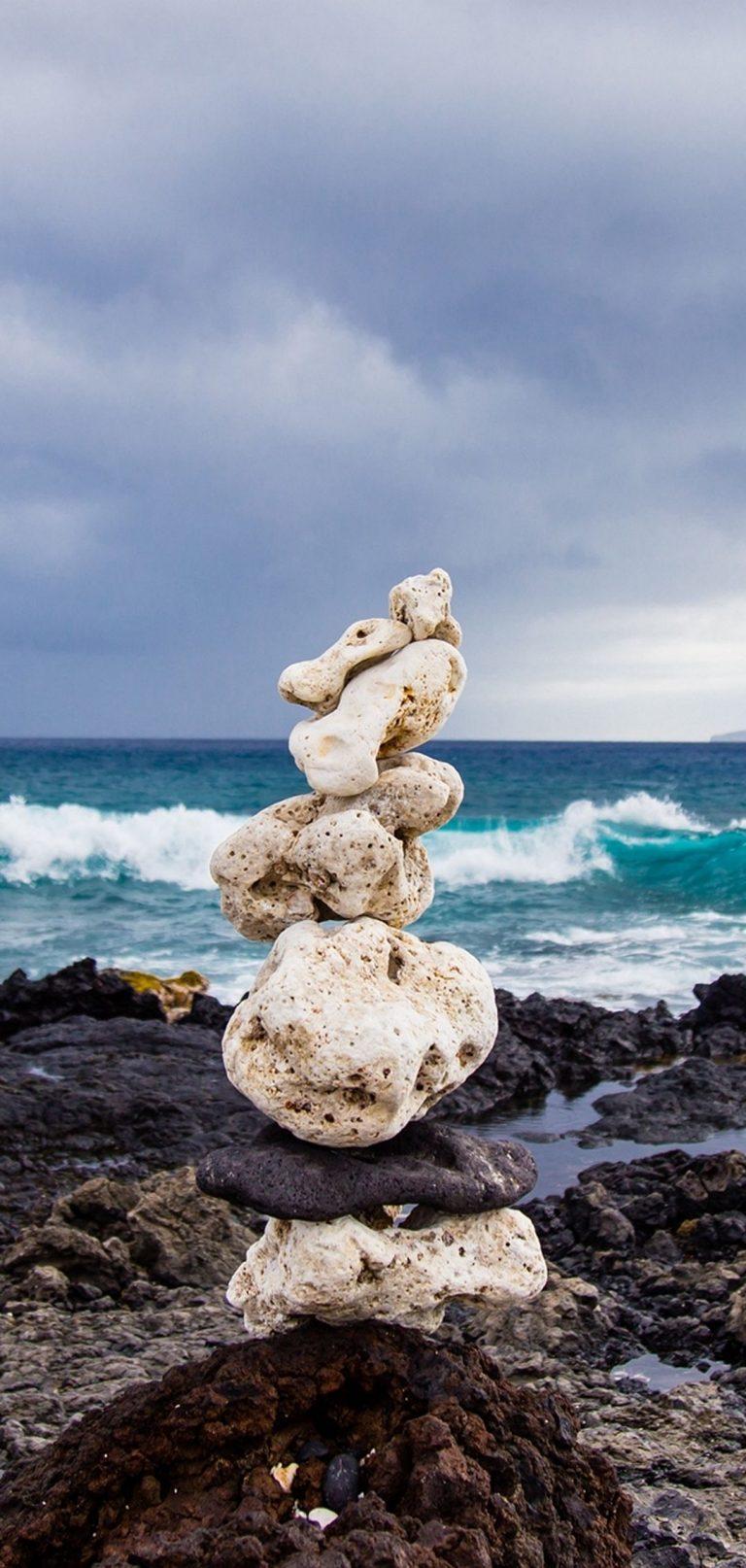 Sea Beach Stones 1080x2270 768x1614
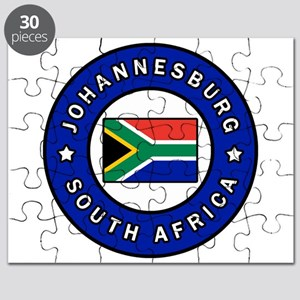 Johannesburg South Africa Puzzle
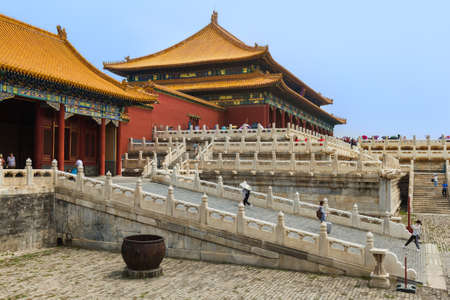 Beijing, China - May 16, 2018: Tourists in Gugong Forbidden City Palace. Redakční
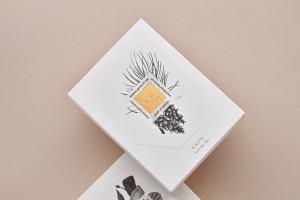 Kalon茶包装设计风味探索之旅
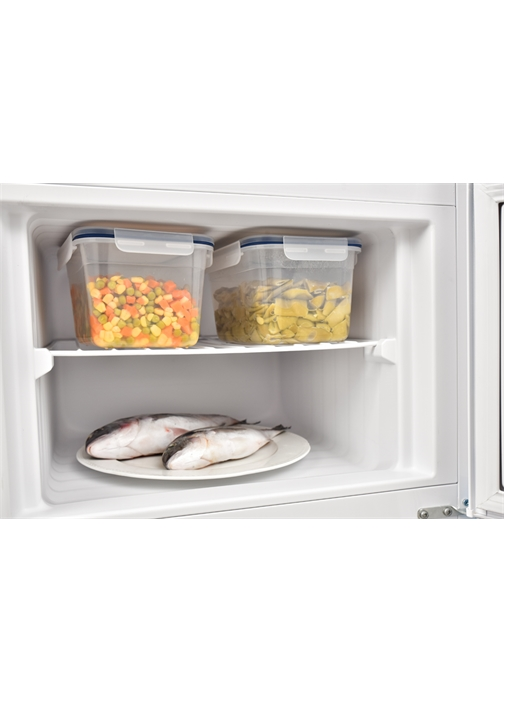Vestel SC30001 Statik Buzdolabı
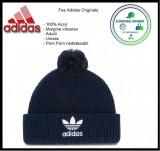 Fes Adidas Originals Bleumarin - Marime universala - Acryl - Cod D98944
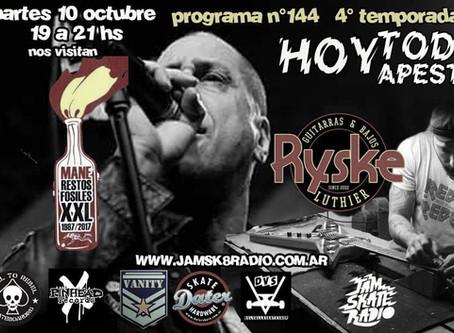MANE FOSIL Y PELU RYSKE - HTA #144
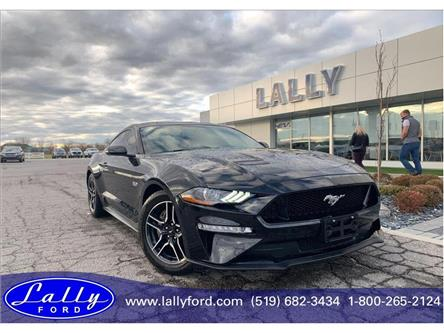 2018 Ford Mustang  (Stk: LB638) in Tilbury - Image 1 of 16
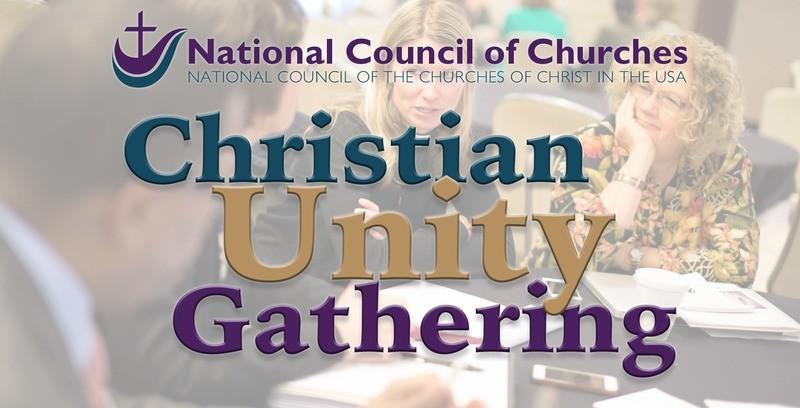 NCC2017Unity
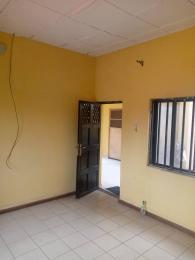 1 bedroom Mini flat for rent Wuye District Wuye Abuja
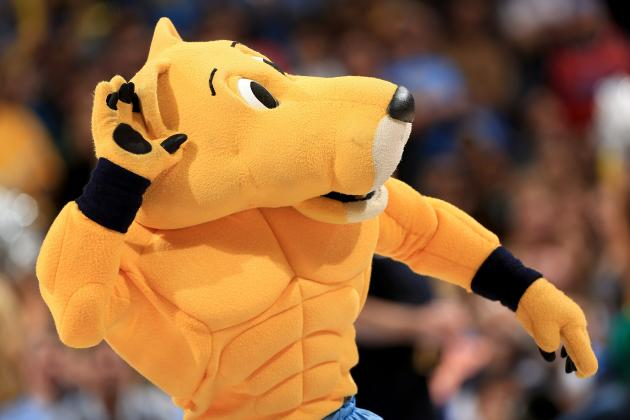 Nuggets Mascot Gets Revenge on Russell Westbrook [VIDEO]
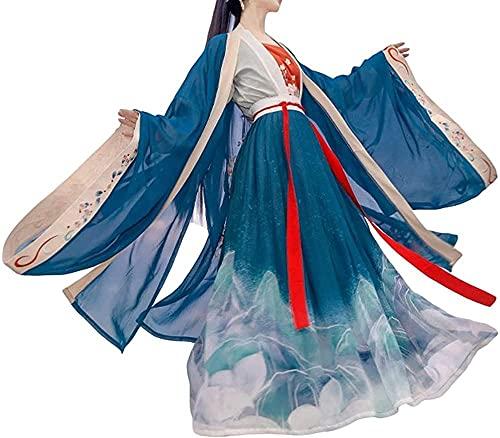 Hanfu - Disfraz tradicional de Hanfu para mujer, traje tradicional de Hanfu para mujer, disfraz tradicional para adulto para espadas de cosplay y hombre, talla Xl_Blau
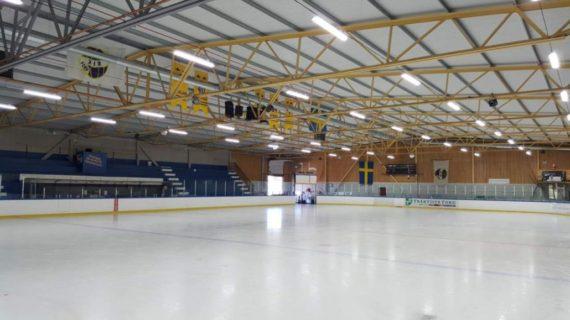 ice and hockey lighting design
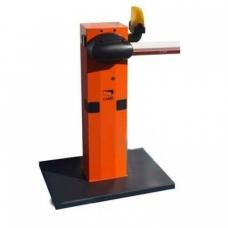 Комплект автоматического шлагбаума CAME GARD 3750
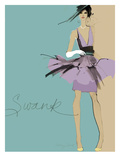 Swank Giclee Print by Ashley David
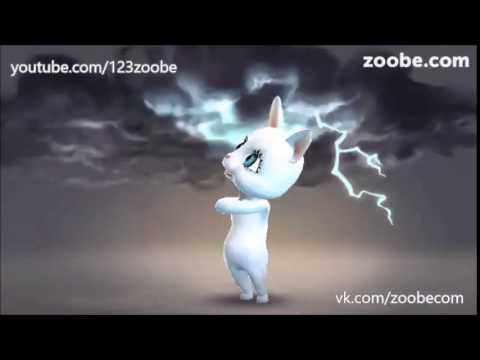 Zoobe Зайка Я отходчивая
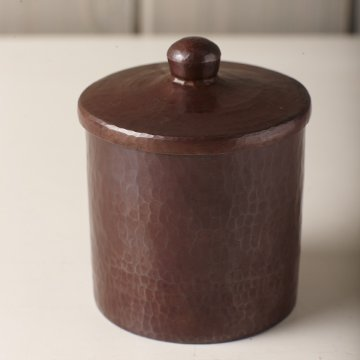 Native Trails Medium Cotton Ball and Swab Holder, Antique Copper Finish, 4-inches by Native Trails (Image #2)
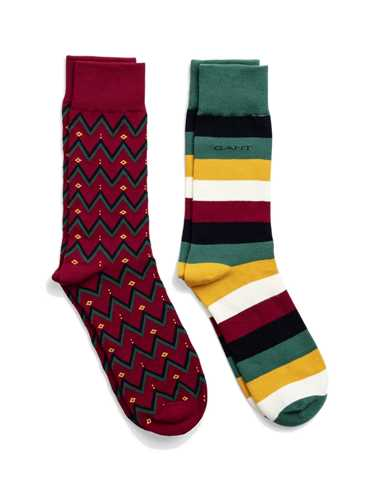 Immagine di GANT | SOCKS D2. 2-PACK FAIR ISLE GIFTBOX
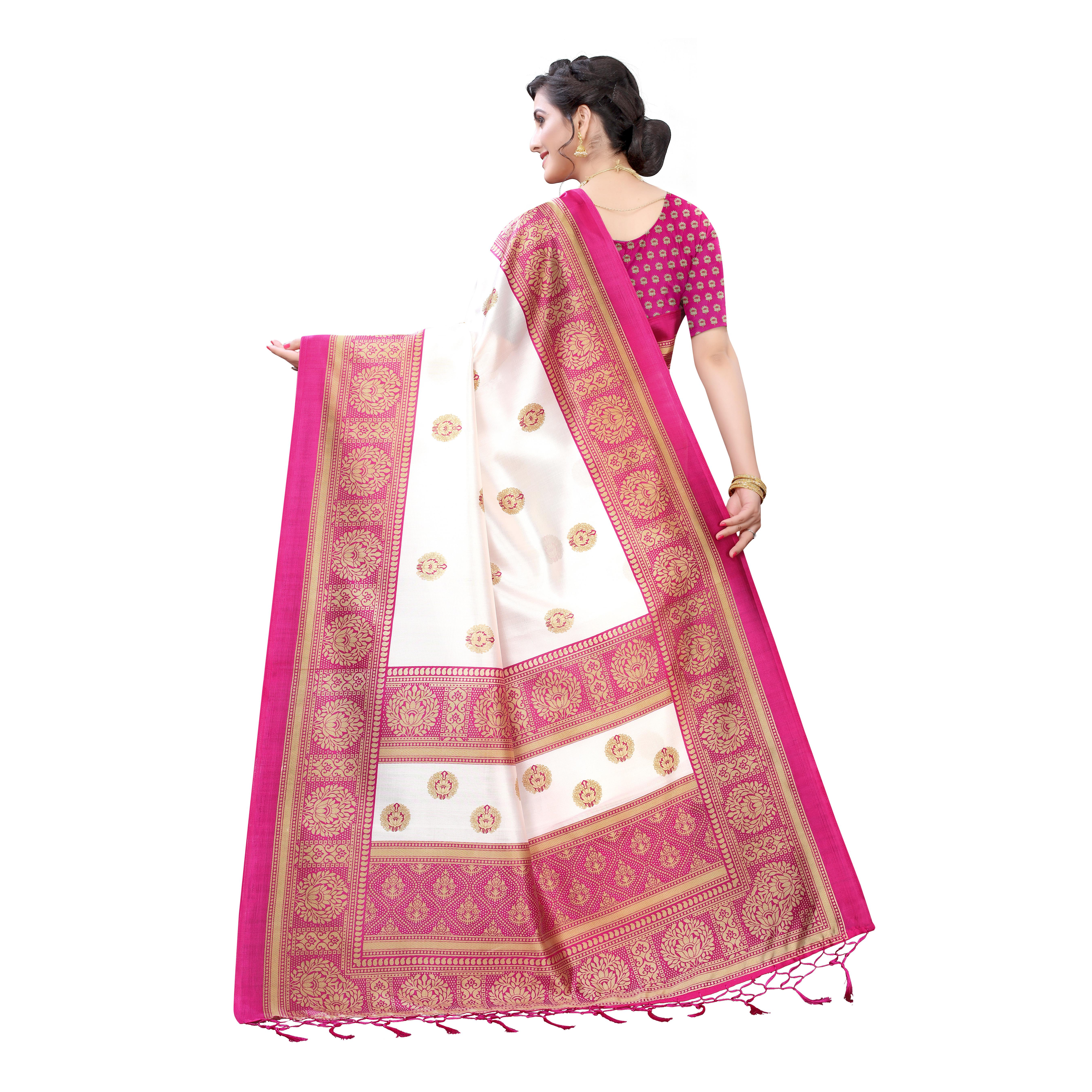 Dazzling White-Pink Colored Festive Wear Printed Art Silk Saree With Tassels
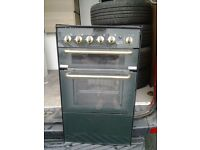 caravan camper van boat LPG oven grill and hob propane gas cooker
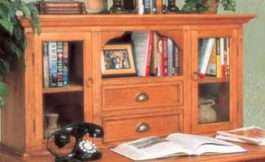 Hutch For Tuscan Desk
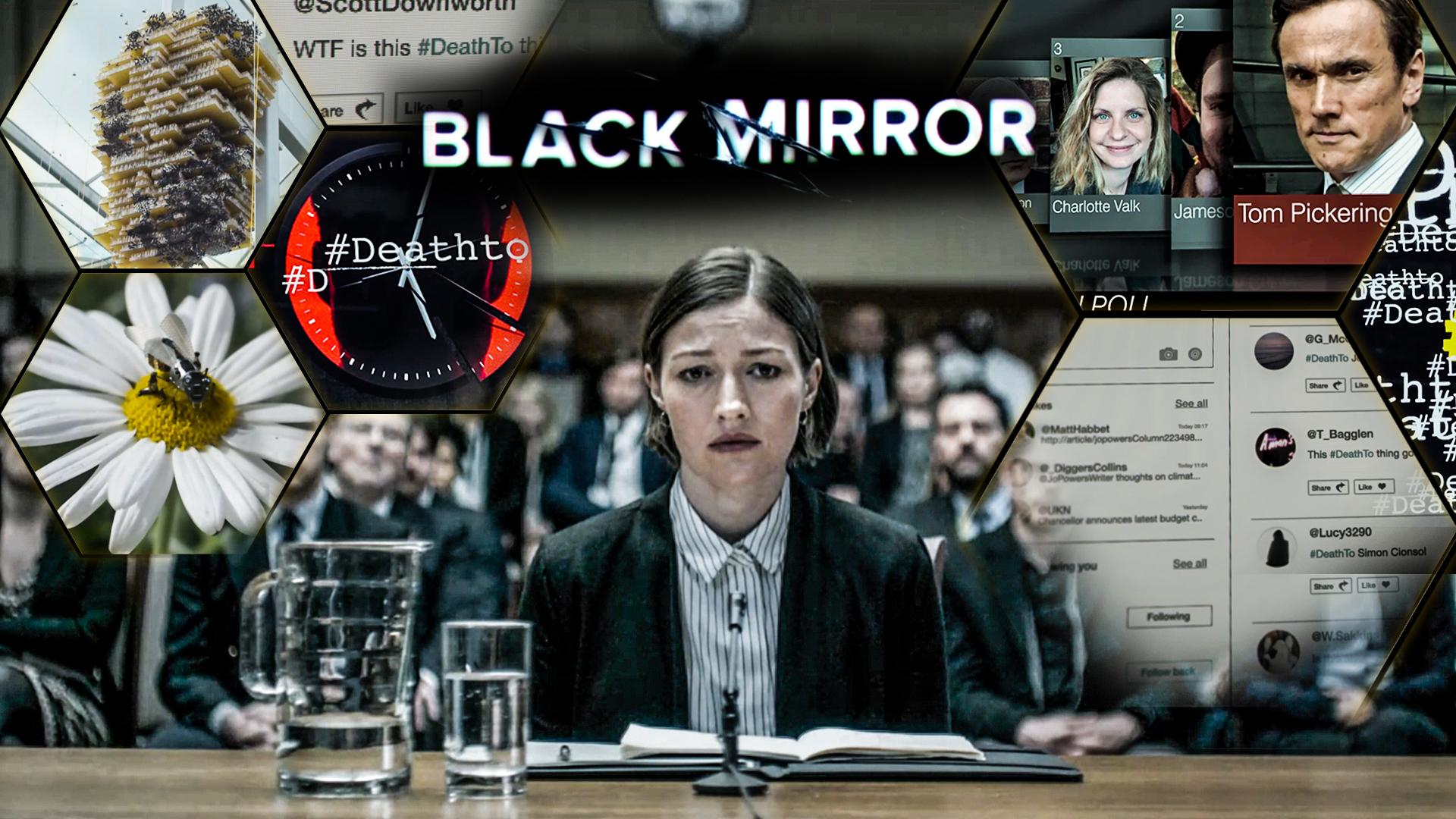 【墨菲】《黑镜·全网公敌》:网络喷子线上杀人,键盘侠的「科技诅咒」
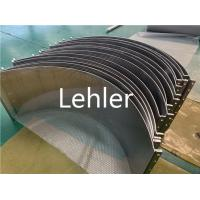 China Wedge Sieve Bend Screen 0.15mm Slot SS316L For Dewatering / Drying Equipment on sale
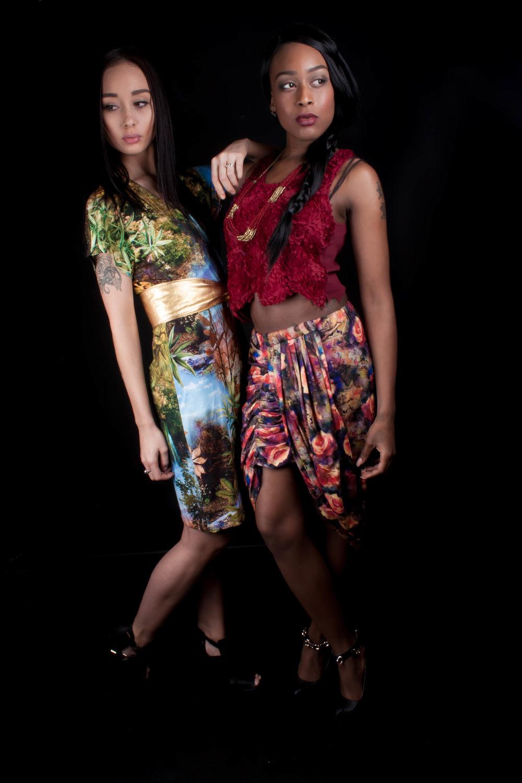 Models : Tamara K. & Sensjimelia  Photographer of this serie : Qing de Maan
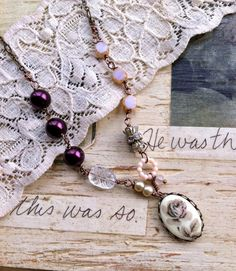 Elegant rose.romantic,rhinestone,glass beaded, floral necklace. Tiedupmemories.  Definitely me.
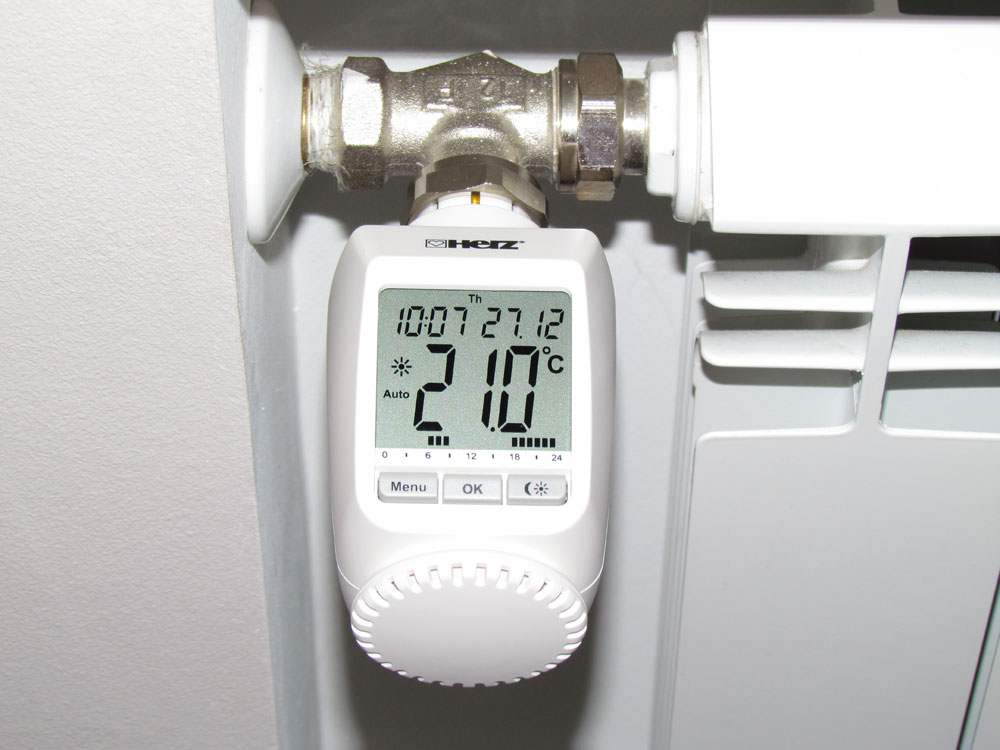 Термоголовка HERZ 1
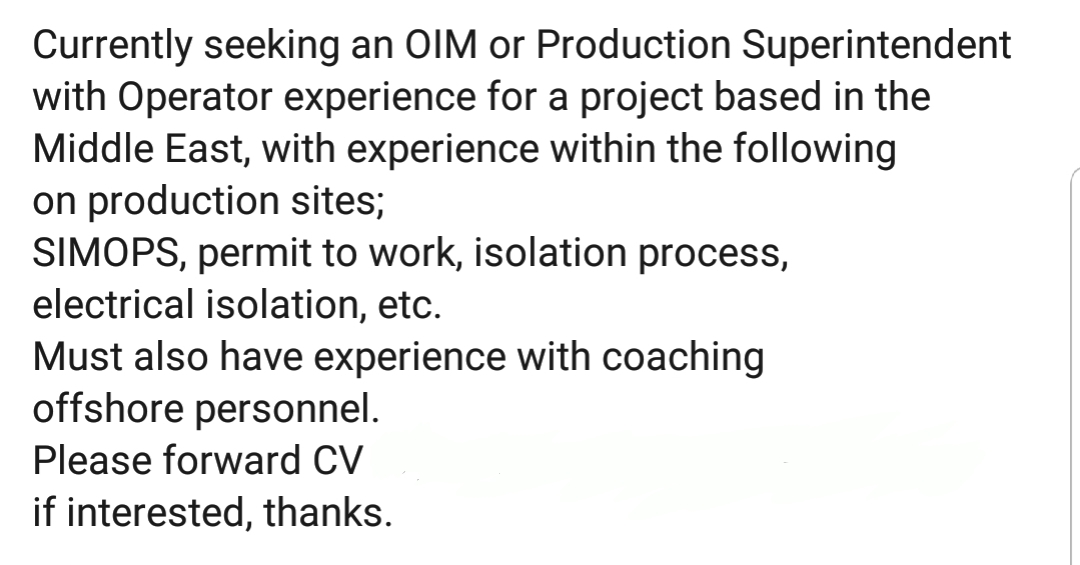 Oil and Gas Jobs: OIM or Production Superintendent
• • • • •
_What you will do:_
Retype exactly the lines from the line containing "Hanfu - Disfraz" through the end of the entries above, including both ends, and leave every picture out.

_Response below:_
 Hanfu - Disfraz tradicional de Hanfu para mujer, traje tradicional de Hanfu para mujer, disfraz tradicional para adulto para espadas de cosplay y hombre, talla Xl_Blau
 ice and hockey lighting design
 Комплект автоматического шлагбаума CAME GARD 3750
 Swank Giclee Print by Ashley David
 Zoobe Зайка Я отходчивая
 Native Trails Medium Cotton Ball and Swab Holder, Antique Copper Finish, 4-inches by Native Trails (Image #2)
 Immagine di GANT | SOCKS D2. 2-PACK FAIR ISLE GIFTBOX
 Dazzling White-Pink Colored Festive Wear Printed Art Silk Saree With Tassels
 caravan camper van boat LPG oven grill and hob propane gas cooker
 Hutch For Tuscan Desk
 【墨菲】《黑镜·全网公敌》:网络喷子线上杀人,键盘侠的「科技诅咒」
 China Wedge Sieve Bend Screen 0.15mm Slot SS316L For Dewatering / Drying Equipment on sale
 Models : Tamara K. & Sensjimelia  Photographer of this serie : Qing de Maan
 Elegant rose.romantic,rhinestone,glass beaded, floral necklace. Tiedupmemories.  Definitely me.
 Термоголовка HERZ 1
 Oil and Gas Jobs: OIM or Production Superintendent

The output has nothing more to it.